== Record excerpts ==

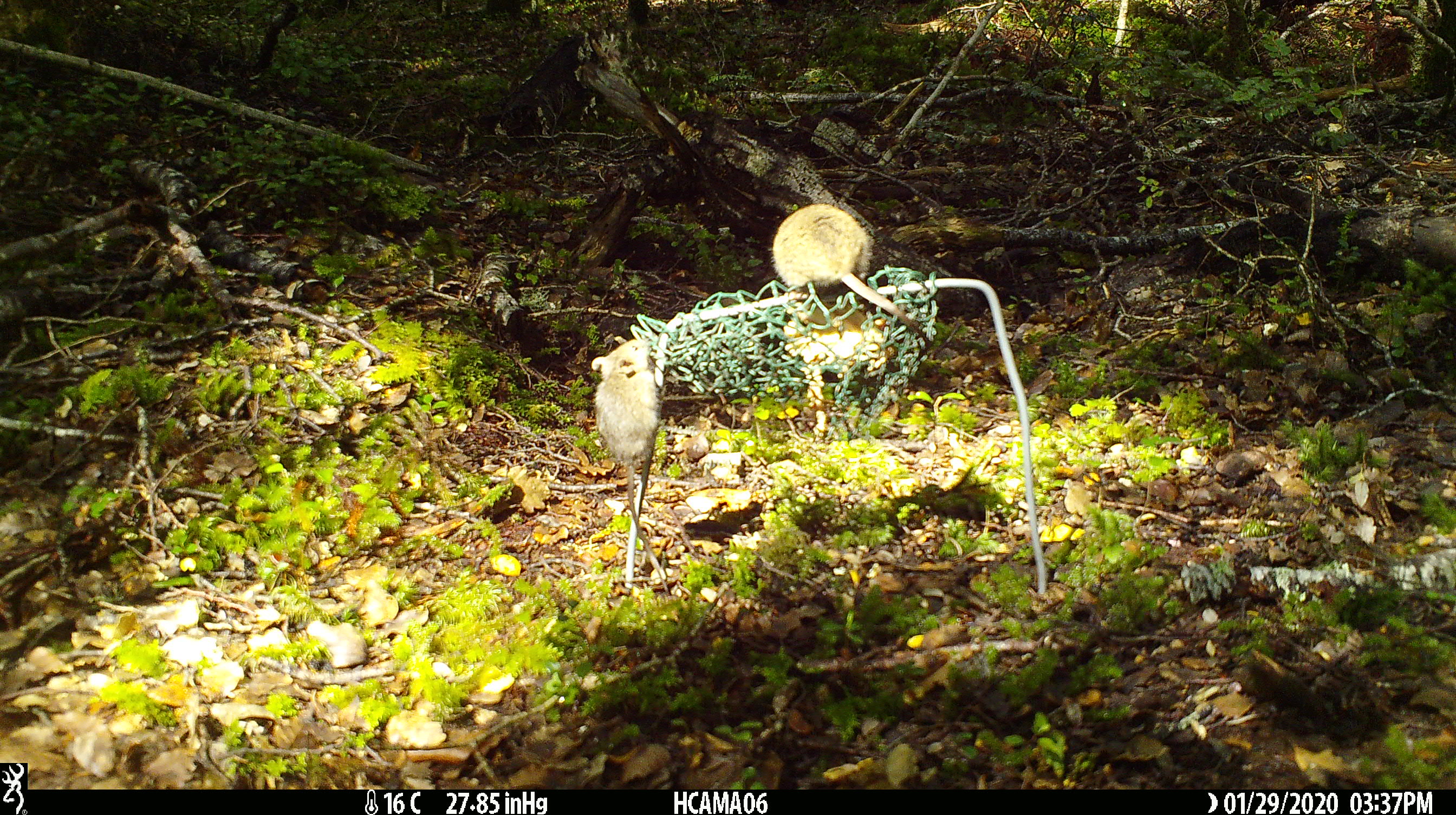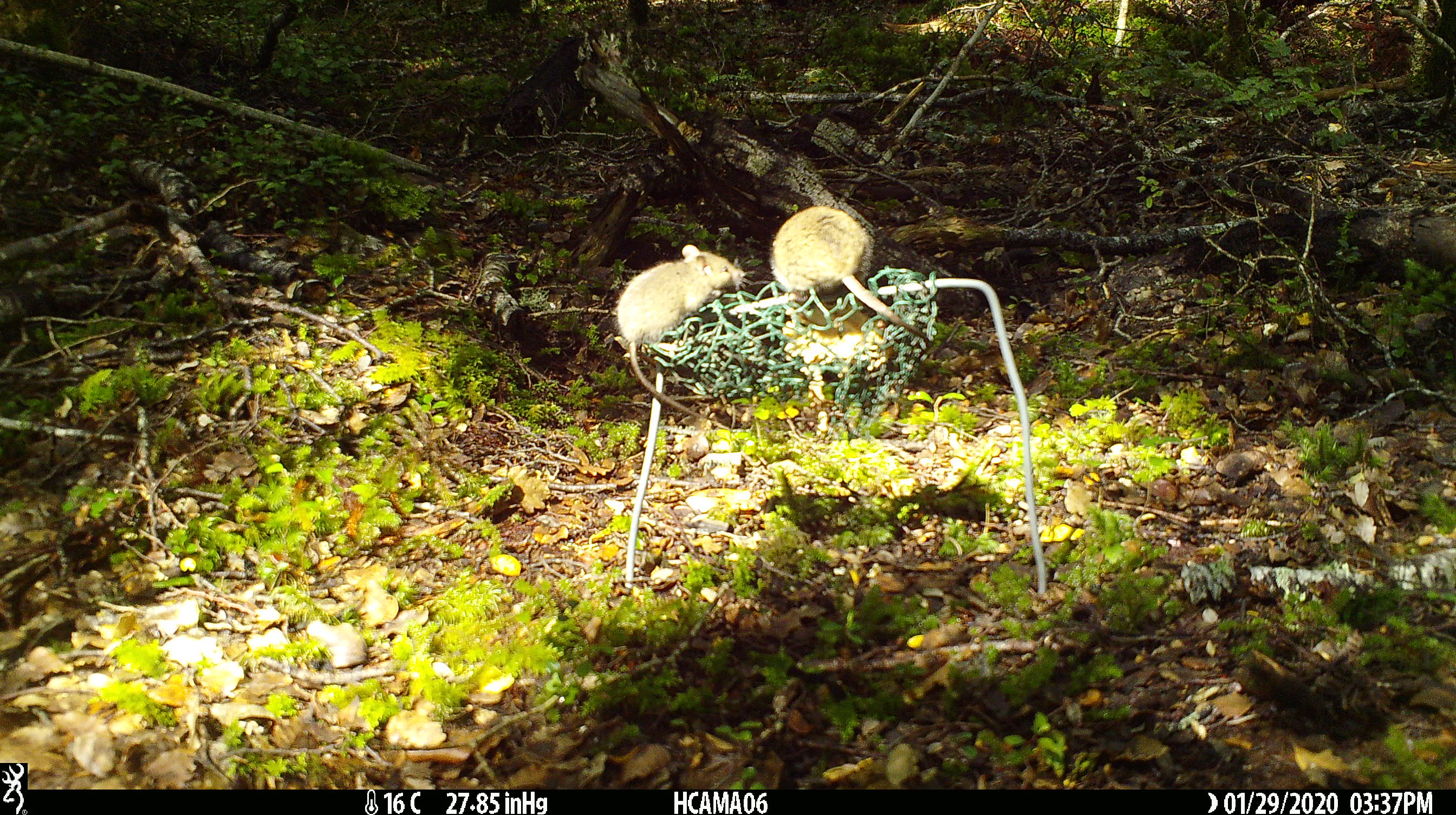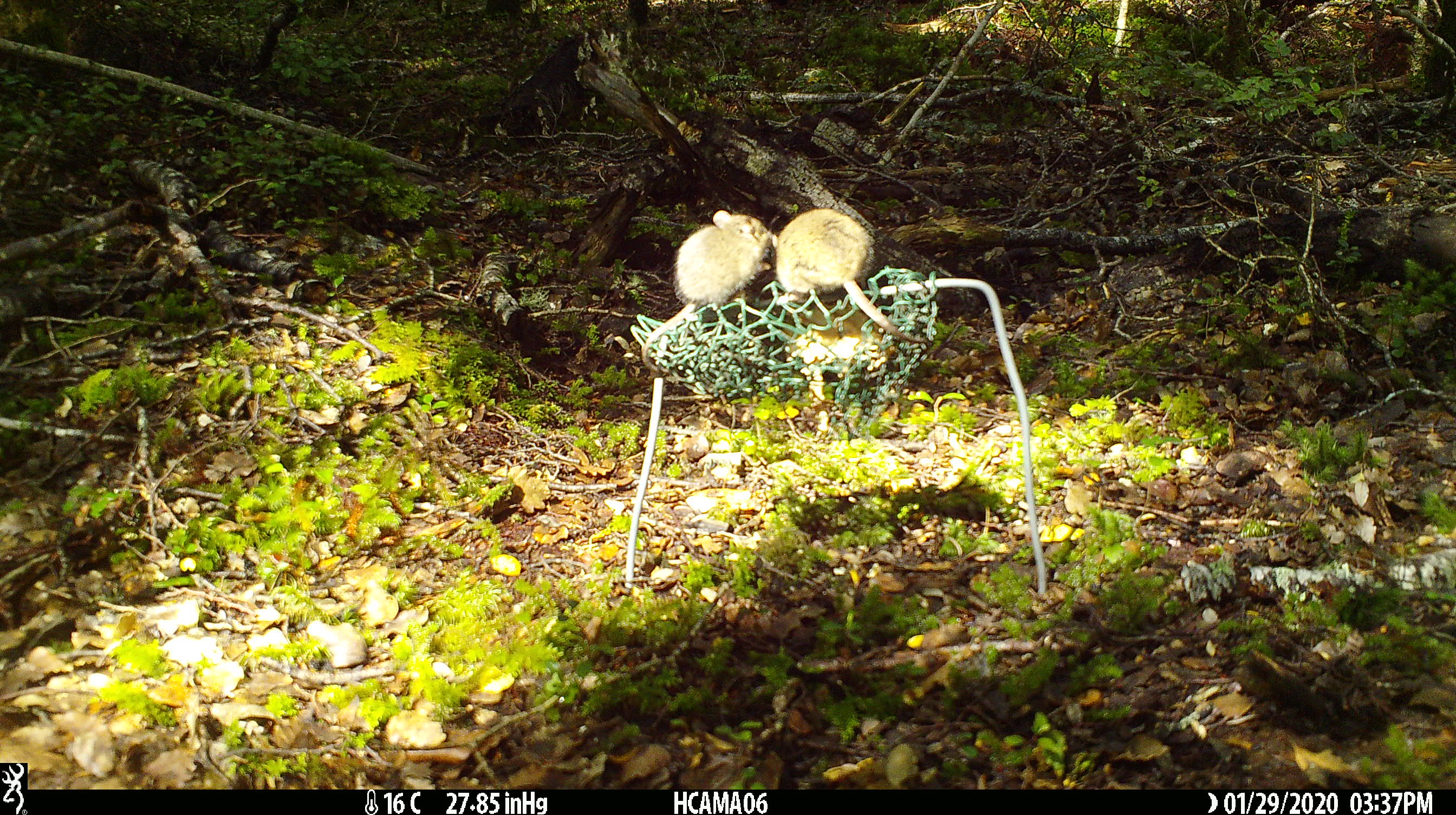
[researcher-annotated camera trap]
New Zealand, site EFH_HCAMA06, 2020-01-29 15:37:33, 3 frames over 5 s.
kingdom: Animalia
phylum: Chordata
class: Mammalia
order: Rodentia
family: Muridae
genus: Mus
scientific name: Mus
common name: mouse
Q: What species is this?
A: Mouse (Mus).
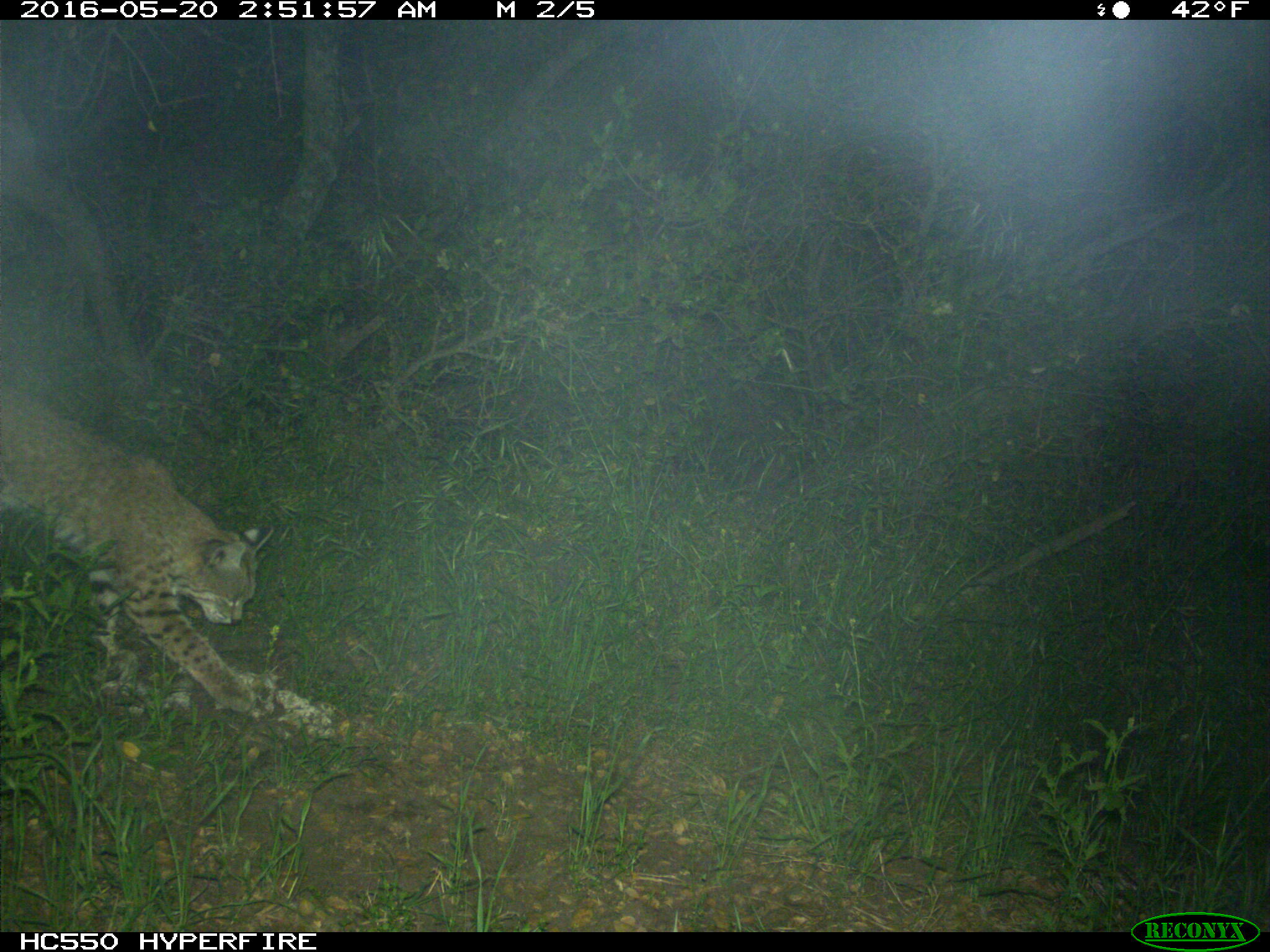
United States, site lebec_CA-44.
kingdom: Animalia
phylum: Chordata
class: Mammalia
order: Carnivora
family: Felidae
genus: Lynx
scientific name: Lynx rufus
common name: bobcat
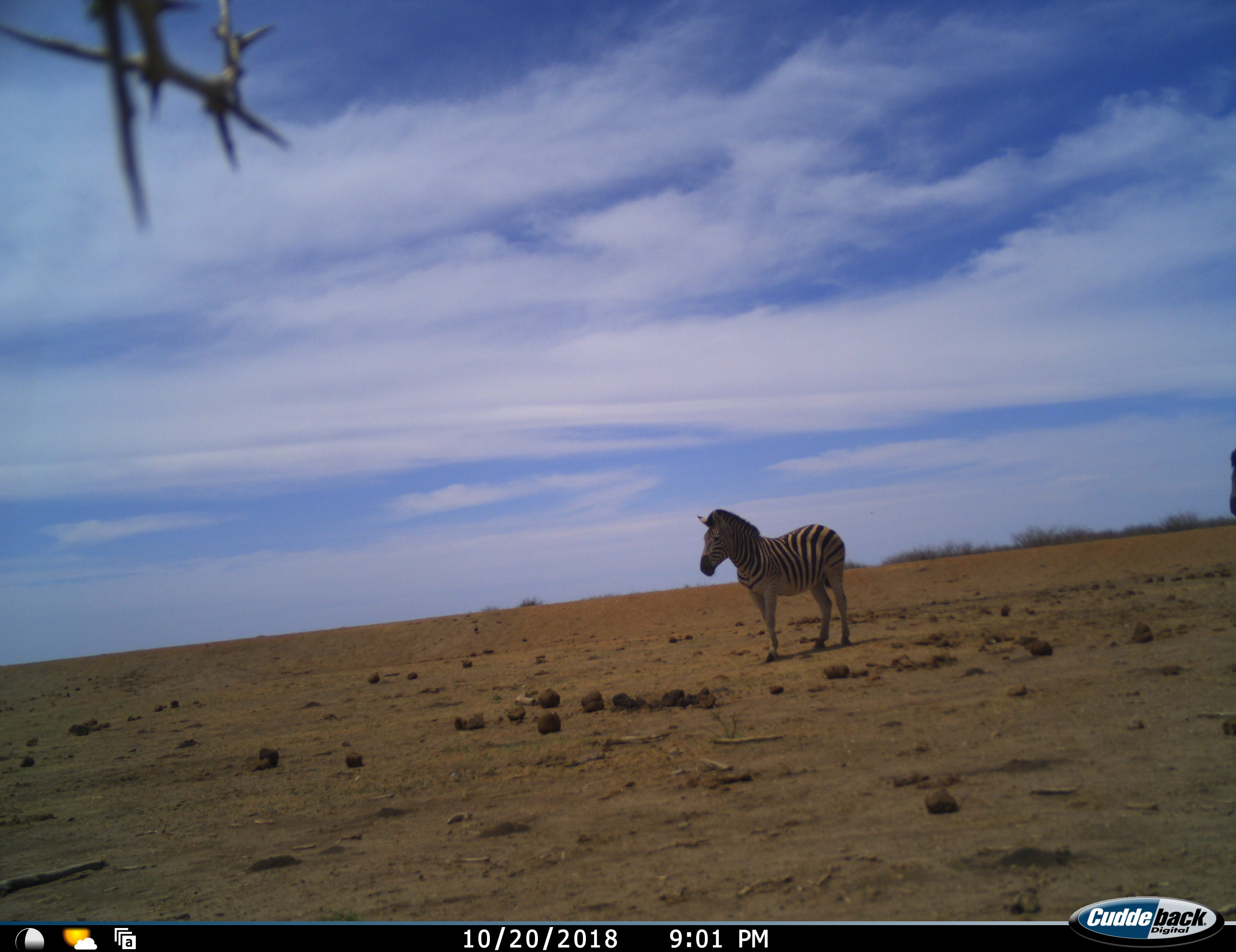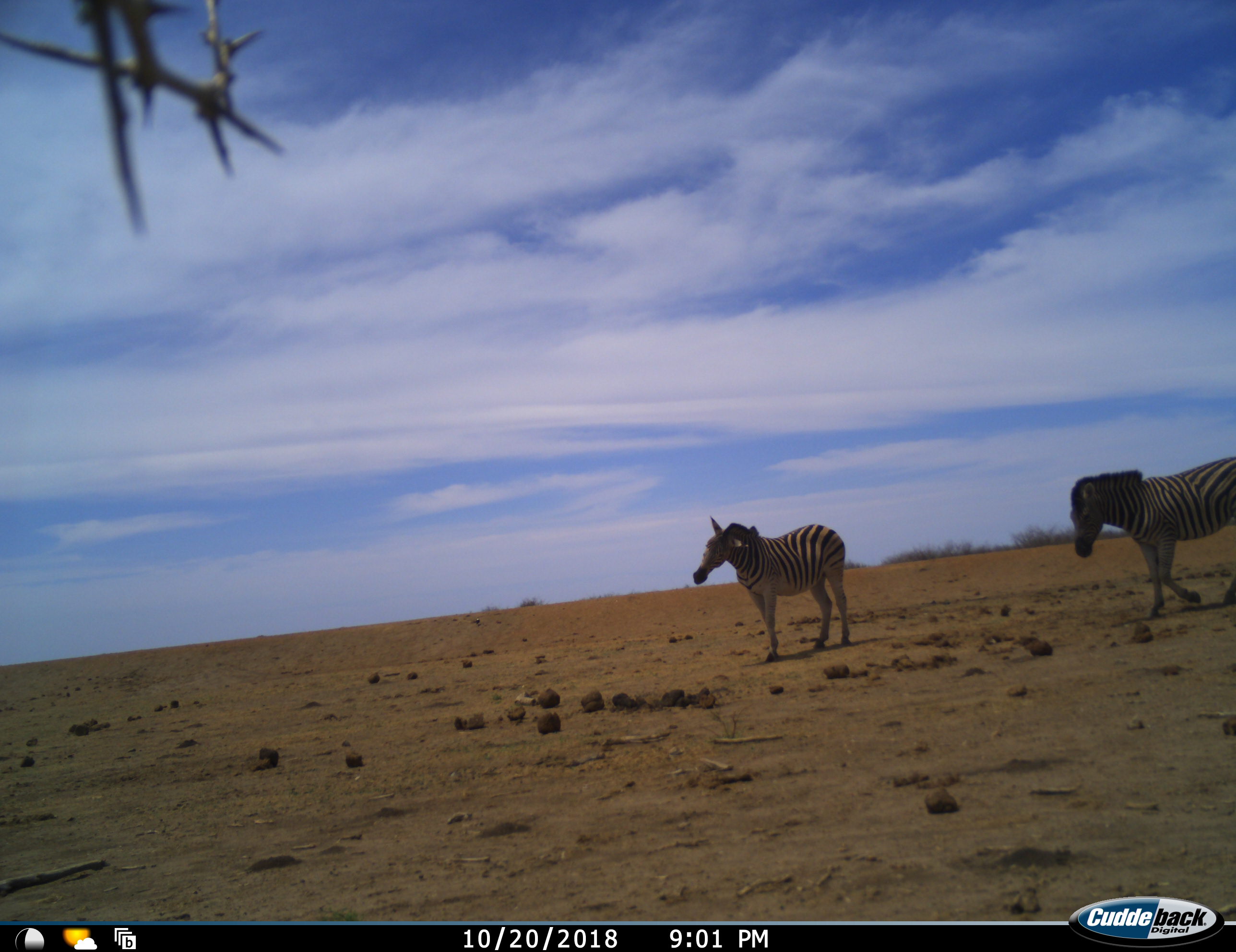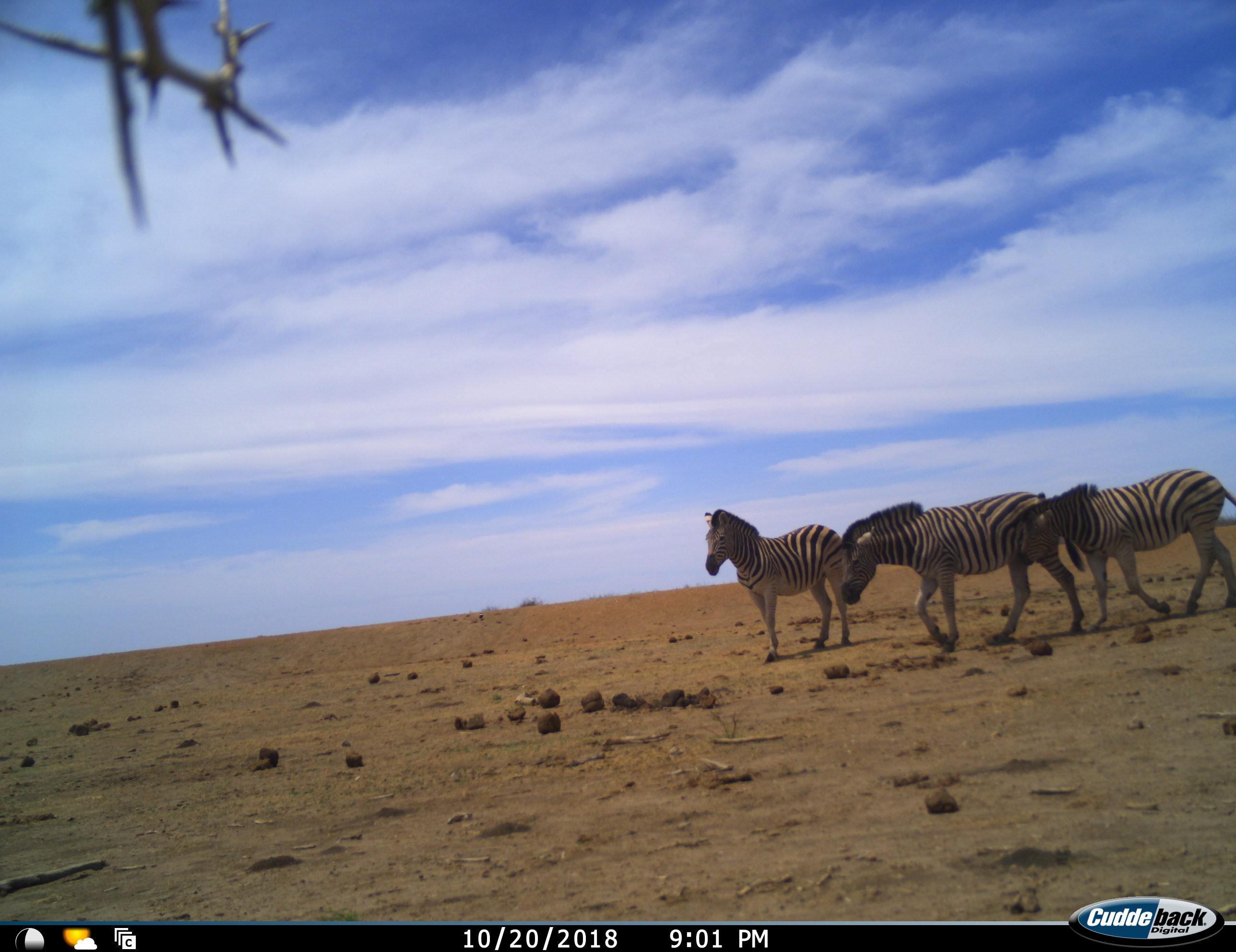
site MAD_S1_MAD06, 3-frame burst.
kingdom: Animalia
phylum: Chordata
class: Mammalia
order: Perissodactyla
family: Equidae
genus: Equus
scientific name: Equus quagga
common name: plains zebra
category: zebraplains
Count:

===

**Your assignment**
What the answer must hold is the exact text of every line from the one containing "United States, site lebec_CA-44." through the end of the data, minus any pictures.

**Expected output**
United States, site lebec_CA-44.
kingdom: Animalia
phylum: Chordata
class: Mammalia
order: Carnivora
family: Felidae
genus: Lynx
scientific name: Lynx rufus
common name: bobcat
site MAD_S1_MAD06, 3-frame burst.
kingdom: Animalia
phylum: Chordata
class: Mammalia
order: Perissodactyla
family: Equidae
genus: Equus
scientific name: Equus quagga
common name: plains zebra
category: zebraplains
Count:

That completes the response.